**What to do:** Write out, word for word, the part of the listing below that opens with the line containing "[camera-trap image, curated labels]" and closes with the line containing "common name: domestic cow", keeping both of those lines and adding no others.

**Given records:**

--- --- ---

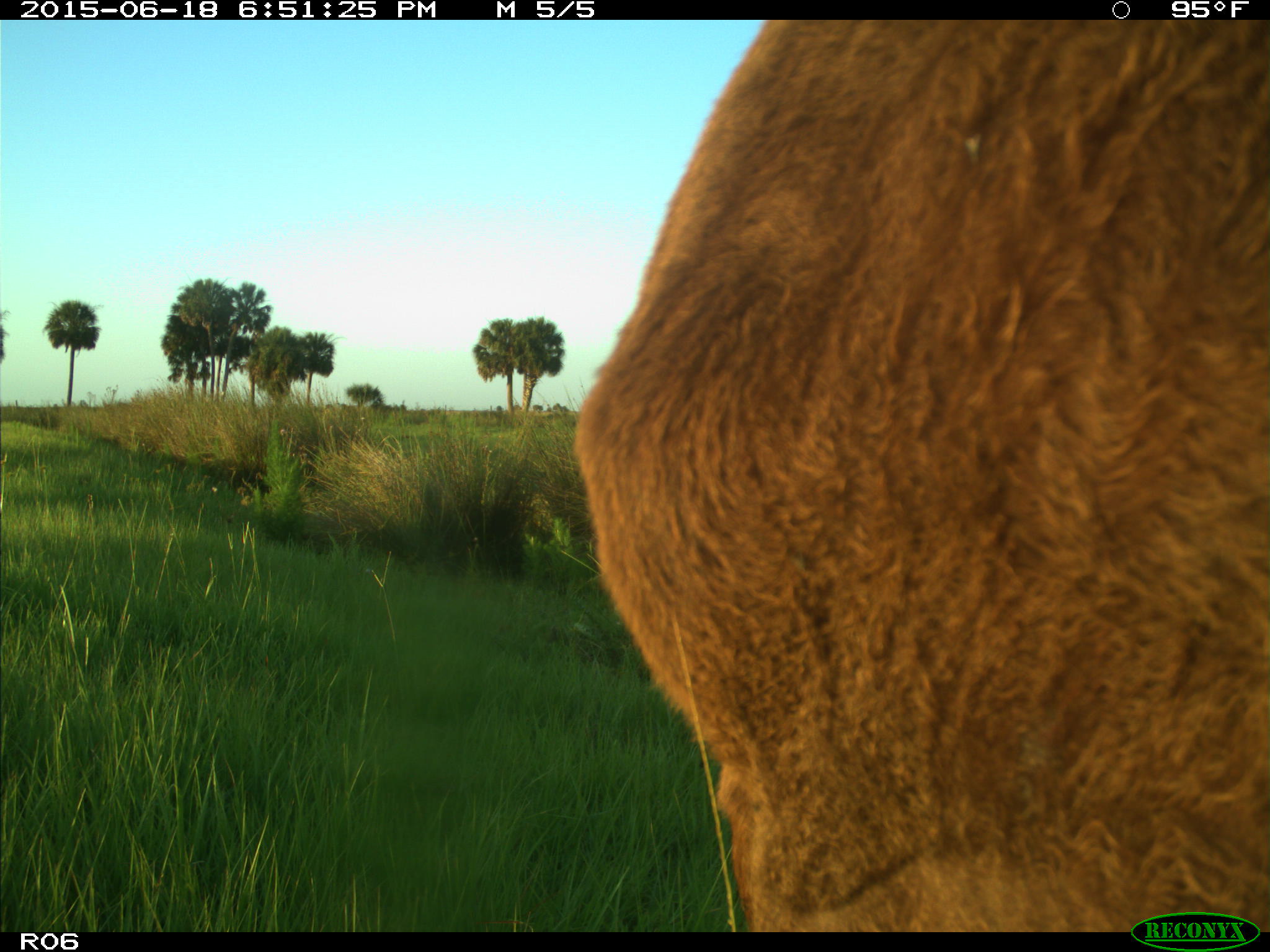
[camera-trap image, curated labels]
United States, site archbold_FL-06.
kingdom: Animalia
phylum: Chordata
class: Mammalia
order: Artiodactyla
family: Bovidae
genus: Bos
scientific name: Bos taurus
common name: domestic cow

--- --- ---

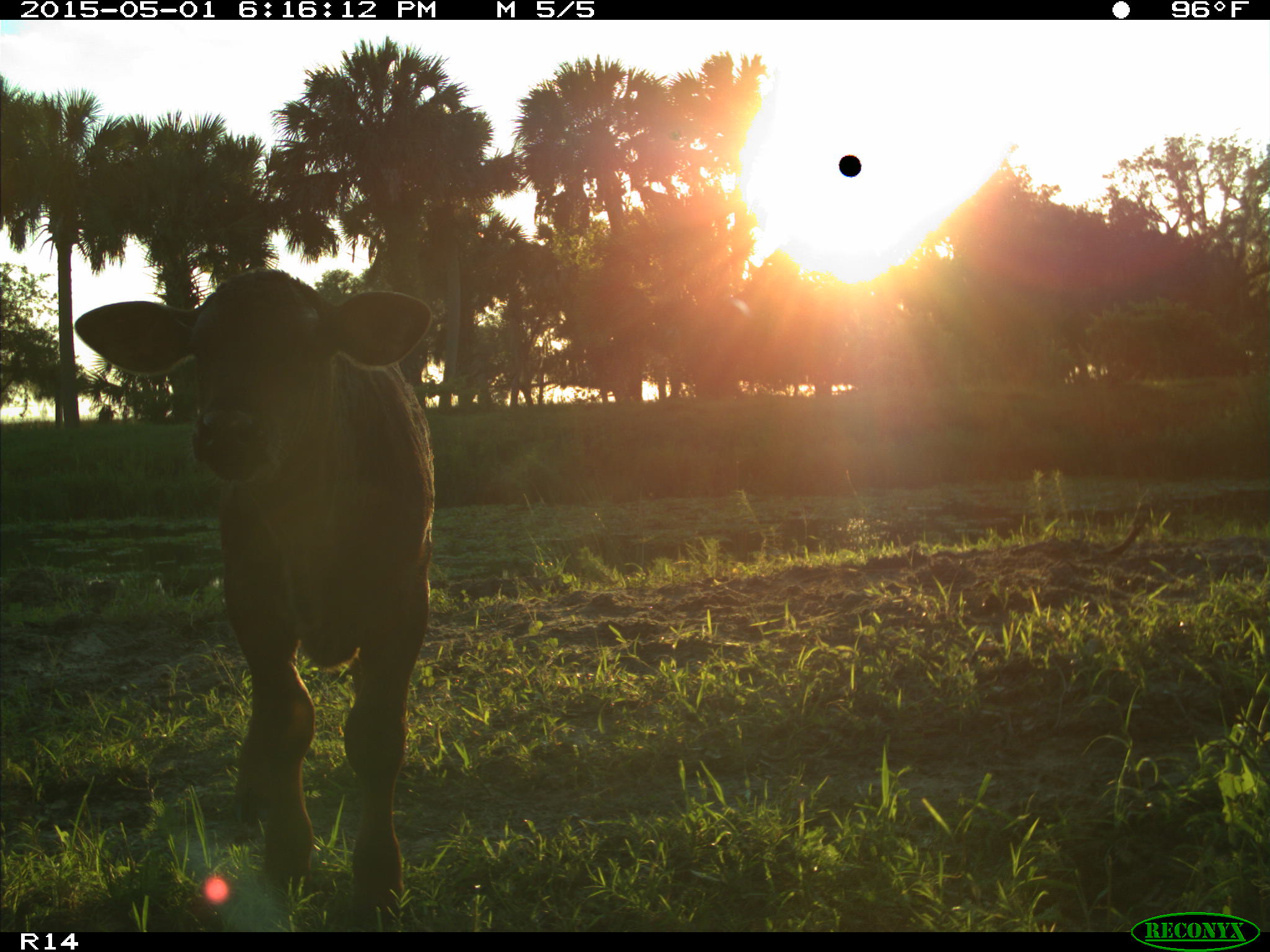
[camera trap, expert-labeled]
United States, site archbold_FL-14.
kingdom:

--- --- ---

**Exercise result:**
[camera-trap image, curated labels]
United States, site archbold_FL-06.
kingdom: Animalia
phylum: Chordata
class: Mammalia
order: Artiodactyla
family: Bovidae
genus: Bos
scientific name: Bos taurus
common name: domestic cow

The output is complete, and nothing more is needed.